**** Text passage

In true Werewolves style, “What a Time to be Alive” is lyrically direct, with an emphasis on the kind of exquisite profanity in which Australians revel. Your Grouchy Friend loves the written word in its specific and well formed glory, but he also loves fucking direct, no bullshit messaging – “I Don’t Like You” is a vicious lyrical attack: simple, honest and unyielding. From the outset there is little doubt what the listener is in for, and it certainly isn’t for the faint of heart.

Production wise, something that strikes home hard in the breakdown section just over two minutes in is a guitar midrange that is particularly Thrash-like and adds a great definition to the overall sound, clearing significant space for the bass to do its work. The bass rhythm forges a push and pull and an improved space within the chaos where the drums are allowed to dominate. This certainly feels like an improved mix from their debut to these Grouchy ears – there is a far more present high frequency range giving air to the bass and slicing cut to the cymbals. There is more than sufficient subtle alteration throughout – “Sublime Wartime Voyeurism” has a deliciously artful breakdown and middle section – the guitar tone noticeably shifts to create a cinematic passage that drifts through the song’s third quarter before resolving to a final bludgeoning coda.

********
**** Data block

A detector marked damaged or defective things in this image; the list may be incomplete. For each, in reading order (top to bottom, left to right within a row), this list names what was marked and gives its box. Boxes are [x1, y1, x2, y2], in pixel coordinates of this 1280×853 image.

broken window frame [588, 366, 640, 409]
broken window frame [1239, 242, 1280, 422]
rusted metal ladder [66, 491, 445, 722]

********

-- Exercise task A --
From the album review, quote the passage between "In true Werewolves" and "faint of heart.", inclusive.
-- Exercise task B --
Which song does the album review credit with a deliciously artful breakdown and middle section?

-- Written response A --
In true Werewolves style, “What a Time to be Alive” is lyrically direct, with an emphasis on the kind of exquisite profanity in which Australians revel. Your Grouchy Friend loves the written word in its specific and well formed glory, but he also loves fucking direct, no bullshit messaging – “I Don’t Like You” is a vicious lyrical attack: simple, honest and unyielding. From the outset there is little doubt what the listener is in for, and it certainly isn’t for the faint of heart.

-- Written response B --
"Sublime Wartime Voyeurism"